■ GIVEN REQUEST
Give back exactly the lines from the one holding "Among all of" to the bottom of the material, both included, and nothing more. No pictures.
□ □ □ □
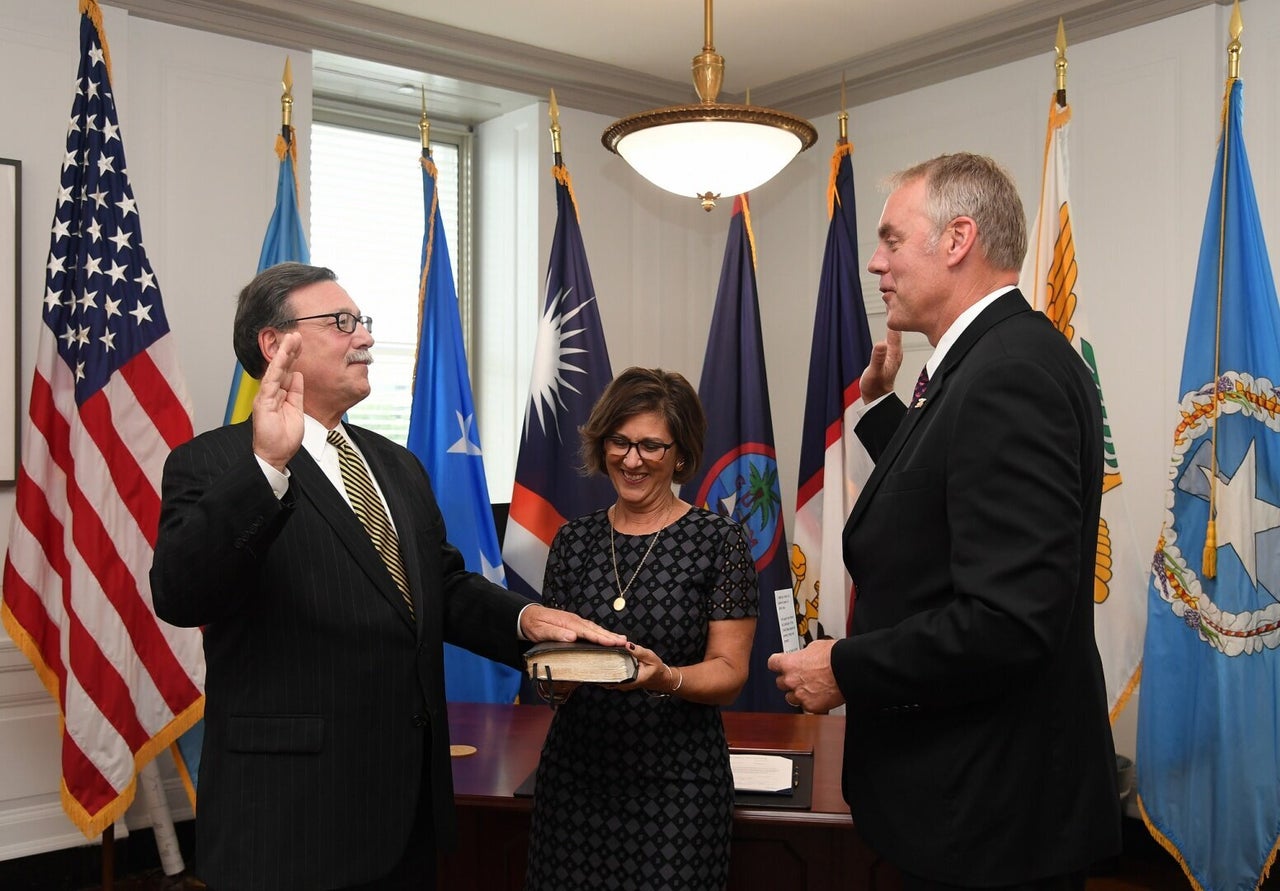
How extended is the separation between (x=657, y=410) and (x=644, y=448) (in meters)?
0.10

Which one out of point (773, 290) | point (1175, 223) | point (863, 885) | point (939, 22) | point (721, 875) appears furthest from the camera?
point (773, 290)

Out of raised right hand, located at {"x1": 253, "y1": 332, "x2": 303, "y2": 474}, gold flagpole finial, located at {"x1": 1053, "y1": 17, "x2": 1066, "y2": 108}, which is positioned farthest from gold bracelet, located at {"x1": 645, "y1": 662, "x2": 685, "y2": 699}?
gold flagpole finial, located at {"x1": 1053, "y1": 17, "x2": 1066, "y2": 108}

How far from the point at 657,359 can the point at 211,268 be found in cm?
221

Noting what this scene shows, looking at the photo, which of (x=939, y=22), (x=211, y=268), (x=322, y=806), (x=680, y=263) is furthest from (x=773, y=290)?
(x=322, y=806)

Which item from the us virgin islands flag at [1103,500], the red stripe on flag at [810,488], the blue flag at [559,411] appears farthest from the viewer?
the red stripe on flag at [810,488]

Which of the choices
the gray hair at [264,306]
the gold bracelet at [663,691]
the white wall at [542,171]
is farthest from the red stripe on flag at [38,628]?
the gold bracelet at [663,691]

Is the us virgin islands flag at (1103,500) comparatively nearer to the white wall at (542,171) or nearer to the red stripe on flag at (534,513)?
the white wall at (542,171)

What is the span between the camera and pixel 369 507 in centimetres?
199

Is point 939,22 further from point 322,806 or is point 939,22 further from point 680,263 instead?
point 322,806

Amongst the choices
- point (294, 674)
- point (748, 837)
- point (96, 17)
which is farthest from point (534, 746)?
point (96, 17)

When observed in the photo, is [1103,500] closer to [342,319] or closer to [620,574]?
[620,574]

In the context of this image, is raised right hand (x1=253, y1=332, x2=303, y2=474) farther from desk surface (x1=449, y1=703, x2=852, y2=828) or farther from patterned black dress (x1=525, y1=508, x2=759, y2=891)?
desk surface (x1=449, y1=703, x2=852, y2=828)

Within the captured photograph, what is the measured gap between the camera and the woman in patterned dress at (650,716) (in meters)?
2.11

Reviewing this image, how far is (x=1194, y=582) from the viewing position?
11.1 ft
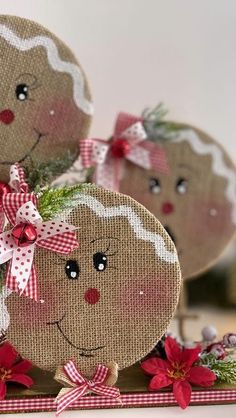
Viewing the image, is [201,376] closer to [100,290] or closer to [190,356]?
[190,356]

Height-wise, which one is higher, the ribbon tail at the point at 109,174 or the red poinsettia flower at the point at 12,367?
the ribbon tail at the point at 109,174

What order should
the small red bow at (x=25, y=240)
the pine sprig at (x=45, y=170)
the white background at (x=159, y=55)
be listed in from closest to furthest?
the small red bow at (x=25, y=240) < the pine sprig at (x=45, y=170) < the white background at (x=159, y=55)

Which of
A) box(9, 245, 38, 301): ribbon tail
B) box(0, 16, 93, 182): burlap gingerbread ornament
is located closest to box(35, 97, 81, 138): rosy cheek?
box(0, 16, 93, 182): burlap gingerbread ornament

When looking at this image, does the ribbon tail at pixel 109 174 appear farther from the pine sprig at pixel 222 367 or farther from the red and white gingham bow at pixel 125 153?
the pine sprig at pixel 222 367

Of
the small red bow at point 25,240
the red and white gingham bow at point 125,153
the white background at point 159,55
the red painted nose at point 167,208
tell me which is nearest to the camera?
the small red bow at point 25,240

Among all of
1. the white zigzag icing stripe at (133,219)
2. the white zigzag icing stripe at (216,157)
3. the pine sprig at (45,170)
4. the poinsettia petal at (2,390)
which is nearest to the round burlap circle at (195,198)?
the white zigzag icing stripe at (216,157)

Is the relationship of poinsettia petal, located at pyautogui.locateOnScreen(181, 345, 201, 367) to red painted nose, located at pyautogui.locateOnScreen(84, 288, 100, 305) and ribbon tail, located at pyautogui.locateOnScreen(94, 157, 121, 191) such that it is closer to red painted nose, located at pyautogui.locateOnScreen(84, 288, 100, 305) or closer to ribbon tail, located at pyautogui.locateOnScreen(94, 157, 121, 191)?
red painted nose, located at pyautogui.locateOnScreen(84, 288, 100, 305)
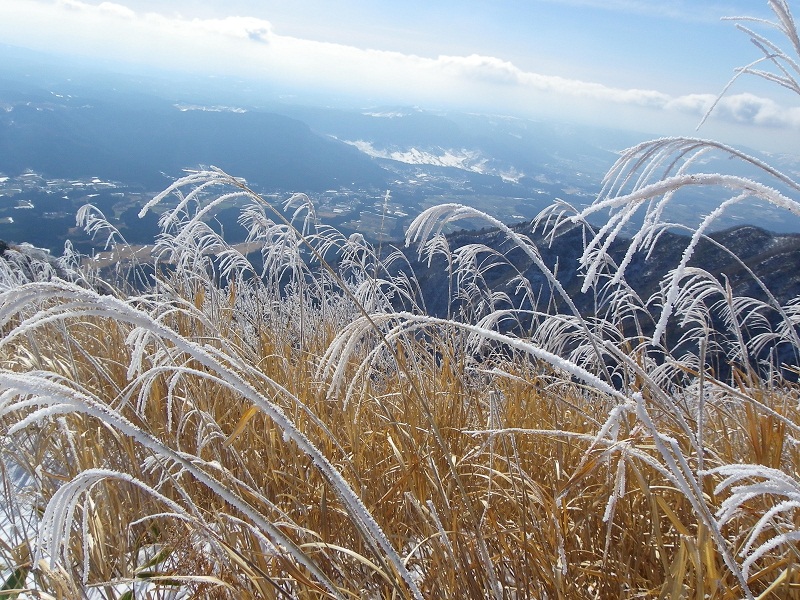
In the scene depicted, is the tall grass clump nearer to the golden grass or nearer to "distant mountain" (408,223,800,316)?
the golden grass

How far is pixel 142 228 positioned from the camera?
8488 cm

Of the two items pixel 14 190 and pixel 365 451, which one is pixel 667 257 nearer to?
pixel 365 451

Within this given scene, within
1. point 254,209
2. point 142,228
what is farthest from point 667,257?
point 142,228

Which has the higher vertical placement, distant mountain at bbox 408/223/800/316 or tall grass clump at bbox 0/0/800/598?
tall grass clump at bbox 0/0/800/598

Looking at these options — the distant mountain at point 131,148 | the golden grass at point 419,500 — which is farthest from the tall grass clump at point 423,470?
the distant mountain at point 131,148

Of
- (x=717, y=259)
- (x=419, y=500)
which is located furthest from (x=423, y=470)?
(x=717, y=259)

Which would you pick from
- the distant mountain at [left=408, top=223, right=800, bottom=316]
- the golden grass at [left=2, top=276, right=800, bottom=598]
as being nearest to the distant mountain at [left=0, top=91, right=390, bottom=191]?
the distant mountain at [left=408, top=223, right=800, bottom=316]

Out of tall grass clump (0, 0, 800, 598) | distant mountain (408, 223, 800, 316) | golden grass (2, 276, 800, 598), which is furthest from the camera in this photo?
distant mountain (408, 223, 800, 316)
□ □ □ □
■ RESULT OF THE TASK
Among all of
1. the white zigzag icing stripe at (133,219)
2. the white zigzag icing stripe at (216,157)
3. the pine sprig at (45,170)
4. the poinsettia petal at (2,390)
which is nearest to the round burlap circle at (195,198)?
the white zigzag icing stripe at (216,157)

Is the relationship of poinsettia petal, located at pyautogui.locateOnScreen(181, 345, 201, 367) to red painted nose, located at pyautogui.locateOnScreen(84, 288, 100, 305) and ribbon tail, located at pyautogui.locateOnScreen(94, 157, 121, 191) such that it is closer to red painted nose, located at pyautogui.locateOnScreen(84, 288, 100, 305) or closer to ribbon tail, located at pyautogui.locateOnScreen(94, 157, 121, 191)?
red painted nose, located at pyautogui.locateOnScreen(84, 288, 100, 305)
In the scene depicted, is the tall grass clump nearer to the golden grass or nearer to "distant mountain" (408,223,800,316)?
the golden grass

How far is pixel 142 228 positioned from the camera?
8488 cm

Of the two items pixel 14 190 and pixel 365 451, which one is pixel 667 257 nearer to?
pixel 365 451

Within this given scene, within
1. point 254,209
2. point 142,228
what is farthest from point 667,257?
point 142,228

Which has the higher vertical placement, distant mountain at bbox 408/223/800/316 or tall grass clump at bbox 0/0/800/598?
tall grass clump at bbox 0/0/800/598

Looking at these options — the distant mountain at point 131,148 | the golden grass at point 419,500 — which is farthest from the tall grass clump at point 423,470?
the distant mountain at point 131,148

Of
- (x=717, y=259)
- (x=419, y=500)
which is located furthest from (x=423, y=470)?
(x=717, y=259)

Which would you pick from
- the distant mountain at [left=408, top=223, right=800, bottom=316]
- the golden grass at [left=2, top=276, right=800, bottom=598]
as being nearest to the distant mountain at [left=0, top=91, right=390, bottom=191]?
the distant mountain at [left=408, top=223, right=800, bottom=316]

Out of tall grass clump (0, 0, 800, 598) | distant mountain (408, 223, 800, 316) | golden grass (2, 276, 800, 598), which is furthest from the camera in this photo?
distant mountain (408, 223, 800, 316)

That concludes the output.